According to latest figures, there were 1,000.000 (980,000 – 1,100.000) people living with HIV in Malawi in 2017. The HIV prevalence rate among adults aged 15 to 49 is 9.6 percent. 39,000 people became newly infected with HIV in 2017 and there were 17,000 AIDS-related deaths, a decline of 50 percent since 2010. It is estimated that 71 percent of PLHIV have access to antiretroviral medicines[1].

Speaking to the impact of dolutegravir, (DTG), George says, “My country started transitioning to DTG in January 2019. What I see as the current issue is that of leaving behind women living with HIV of child bearing age. I think the women falling within that age bracket are being denied the right to a better treatment product. The treatment guidelines provide for men, women beyond 45 years of age and those on permanent contraception to have access to the DTG-based regimen, TLD (tenofovir/lamivudine/dolutegravir).

“I would readily recommend DTG to PLHIV because in my view, DTG satisfies the goals of an antiretroviral therapy. I am talking about maximising viral suppression and the risk of cross-resistance, minimising long term toxicity, maximising capacity of immune reconstitution, optimising overall clinical outcome and quality of life, but also minimising the overall cost of care, because DTG is affordable, due to the licences that have been negotiated.

“There is tremendous feedback from the people who speak highly of DTG as a drug that has insignificant side effects and, above all, is very friendly. As mentioned above, viral suppression is maximised, which shows that DTG is efficacious. That is why I said I would readily recommend its use because it optimises the quality of life.

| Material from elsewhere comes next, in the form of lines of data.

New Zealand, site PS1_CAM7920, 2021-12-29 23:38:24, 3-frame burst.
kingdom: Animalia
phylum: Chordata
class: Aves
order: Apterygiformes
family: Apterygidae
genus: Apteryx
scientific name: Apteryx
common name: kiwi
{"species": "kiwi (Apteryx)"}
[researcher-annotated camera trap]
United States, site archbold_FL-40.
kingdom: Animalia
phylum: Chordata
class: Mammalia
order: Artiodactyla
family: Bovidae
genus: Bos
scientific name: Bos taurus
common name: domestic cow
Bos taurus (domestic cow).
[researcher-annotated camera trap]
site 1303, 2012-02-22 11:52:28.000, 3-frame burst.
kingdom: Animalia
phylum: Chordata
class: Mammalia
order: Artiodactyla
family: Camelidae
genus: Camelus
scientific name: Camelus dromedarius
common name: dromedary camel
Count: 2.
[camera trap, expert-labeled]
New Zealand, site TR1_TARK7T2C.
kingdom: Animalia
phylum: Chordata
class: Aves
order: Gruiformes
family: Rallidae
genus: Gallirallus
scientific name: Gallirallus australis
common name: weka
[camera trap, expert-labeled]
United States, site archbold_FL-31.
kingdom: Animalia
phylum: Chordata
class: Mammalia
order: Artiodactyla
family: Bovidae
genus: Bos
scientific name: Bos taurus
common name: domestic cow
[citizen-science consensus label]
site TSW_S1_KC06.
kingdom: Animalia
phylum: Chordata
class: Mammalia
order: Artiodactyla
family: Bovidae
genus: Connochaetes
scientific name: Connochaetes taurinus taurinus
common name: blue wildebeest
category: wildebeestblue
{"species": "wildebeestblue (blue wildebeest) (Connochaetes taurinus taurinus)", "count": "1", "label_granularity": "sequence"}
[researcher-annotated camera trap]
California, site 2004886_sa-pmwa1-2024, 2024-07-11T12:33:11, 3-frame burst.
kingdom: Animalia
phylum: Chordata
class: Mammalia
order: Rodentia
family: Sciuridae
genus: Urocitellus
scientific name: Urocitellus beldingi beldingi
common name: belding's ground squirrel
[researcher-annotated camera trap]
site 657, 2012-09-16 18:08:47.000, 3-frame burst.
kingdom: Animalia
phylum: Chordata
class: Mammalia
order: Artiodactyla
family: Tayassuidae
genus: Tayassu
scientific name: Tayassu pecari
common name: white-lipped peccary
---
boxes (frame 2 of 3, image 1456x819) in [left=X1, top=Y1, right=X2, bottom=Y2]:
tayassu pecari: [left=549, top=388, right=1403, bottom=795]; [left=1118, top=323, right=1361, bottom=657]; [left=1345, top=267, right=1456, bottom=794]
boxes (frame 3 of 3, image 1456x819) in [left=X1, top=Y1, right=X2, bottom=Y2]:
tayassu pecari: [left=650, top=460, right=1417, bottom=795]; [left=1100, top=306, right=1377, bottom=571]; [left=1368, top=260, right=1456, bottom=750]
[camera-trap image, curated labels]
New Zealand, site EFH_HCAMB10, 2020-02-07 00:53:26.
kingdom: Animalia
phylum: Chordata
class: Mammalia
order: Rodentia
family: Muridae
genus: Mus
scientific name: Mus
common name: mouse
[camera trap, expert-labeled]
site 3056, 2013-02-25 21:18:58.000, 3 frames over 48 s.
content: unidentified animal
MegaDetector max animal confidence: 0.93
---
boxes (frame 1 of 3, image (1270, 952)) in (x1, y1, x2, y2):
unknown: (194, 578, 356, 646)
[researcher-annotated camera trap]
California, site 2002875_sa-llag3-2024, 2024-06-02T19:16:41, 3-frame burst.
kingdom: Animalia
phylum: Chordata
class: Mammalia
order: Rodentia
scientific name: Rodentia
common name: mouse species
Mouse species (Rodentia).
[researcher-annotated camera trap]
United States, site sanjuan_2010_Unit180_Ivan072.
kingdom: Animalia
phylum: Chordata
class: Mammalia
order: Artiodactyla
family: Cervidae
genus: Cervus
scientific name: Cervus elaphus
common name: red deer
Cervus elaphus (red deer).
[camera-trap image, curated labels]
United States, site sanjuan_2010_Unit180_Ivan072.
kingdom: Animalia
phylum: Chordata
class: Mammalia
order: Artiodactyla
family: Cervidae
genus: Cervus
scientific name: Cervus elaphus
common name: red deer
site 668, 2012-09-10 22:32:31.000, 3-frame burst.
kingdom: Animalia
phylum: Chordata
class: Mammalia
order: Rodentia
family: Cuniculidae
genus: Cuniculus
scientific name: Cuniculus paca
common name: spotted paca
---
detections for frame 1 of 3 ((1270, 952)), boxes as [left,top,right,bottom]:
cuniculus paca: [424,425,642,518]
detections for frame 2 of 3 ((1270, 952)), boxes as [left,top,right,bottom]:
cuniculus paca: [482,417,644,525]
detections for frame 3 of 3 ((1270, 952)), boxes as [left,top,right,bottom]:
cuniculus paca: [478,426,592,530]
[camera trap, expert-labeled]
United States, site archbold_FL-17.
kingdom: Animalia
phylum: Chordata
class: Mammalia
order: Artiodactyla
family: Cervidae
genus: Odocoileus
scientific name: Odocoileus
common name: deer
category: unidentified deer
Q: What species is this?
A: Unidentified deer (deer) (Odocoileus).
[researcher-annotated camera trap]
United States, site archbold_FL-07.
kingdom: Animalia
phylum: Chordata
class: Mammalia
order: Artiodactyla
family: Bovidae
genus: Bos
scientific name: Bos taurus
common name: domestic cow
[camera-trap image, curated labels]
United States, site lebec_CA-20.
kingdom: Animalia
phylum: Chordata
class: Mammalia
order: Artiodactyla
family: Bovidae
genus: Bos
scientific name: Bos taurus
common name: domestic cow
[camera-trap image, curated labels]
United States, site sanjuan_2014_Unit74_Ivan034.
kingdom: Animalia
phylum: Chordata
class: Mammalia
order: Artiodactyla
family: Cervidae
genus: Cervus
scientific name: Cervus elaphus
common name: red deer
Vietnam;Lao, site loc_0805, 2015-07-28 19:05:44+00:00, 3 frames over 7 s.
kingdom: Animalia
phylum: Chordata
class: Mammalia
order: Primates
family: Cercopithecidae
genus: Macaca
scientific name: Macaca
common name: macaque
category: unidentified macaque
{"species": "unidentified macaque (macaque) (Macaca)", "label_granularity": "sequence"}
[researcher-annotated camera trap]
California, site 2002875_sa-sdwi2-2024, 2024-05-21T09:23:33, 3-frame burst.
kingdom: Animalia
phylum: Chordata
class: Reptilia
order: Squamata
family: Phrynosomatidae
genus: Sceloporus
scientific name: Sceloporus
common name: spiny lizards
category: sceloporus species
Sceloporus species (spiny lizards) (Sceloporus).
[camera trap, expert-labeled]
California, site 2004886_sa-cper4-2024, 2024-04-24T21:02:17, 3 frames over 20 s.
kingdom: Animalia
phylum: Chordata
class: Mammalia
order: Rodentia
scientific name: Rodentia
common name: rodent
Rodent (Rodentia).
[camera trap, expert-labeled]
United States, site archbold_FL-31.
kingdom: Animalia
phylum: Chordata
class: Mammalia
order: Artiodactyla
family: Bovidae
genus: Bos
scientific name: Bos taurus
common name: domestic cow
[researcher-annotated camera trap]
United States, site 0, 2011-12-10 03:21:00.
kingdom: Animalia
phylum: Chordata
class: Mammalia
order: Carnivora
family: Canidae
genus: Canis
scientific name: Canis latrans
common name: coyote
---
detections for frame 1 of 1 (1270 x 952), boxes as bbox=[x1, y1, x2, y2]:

“In my community and through my advocacy work, it is clear to me that DTG is able to change the lives of people living with HIV. They are able to perform just like any other Malawian, even those that consider themselves free from HIV. It is, therefore, important that the best products are made available to all that need them in this country. DTG and TLD should be available for all people.

“What I see as a challenge in the near future is what actions will be taken in the event that the World Health Organization (WHO) comes up with recommendations that will be based on the final results of the Botswana study[2], which has been the driving force in the development of the current treatment guidelines. The messaging stands out conspicuously as a challenge that we must all be prepared to face and address.”

From January 2012 to December 2018, MPP generic manufacturing partners have supplied 389,000 patient-years of DTG and TLD treatment in Malawi[3].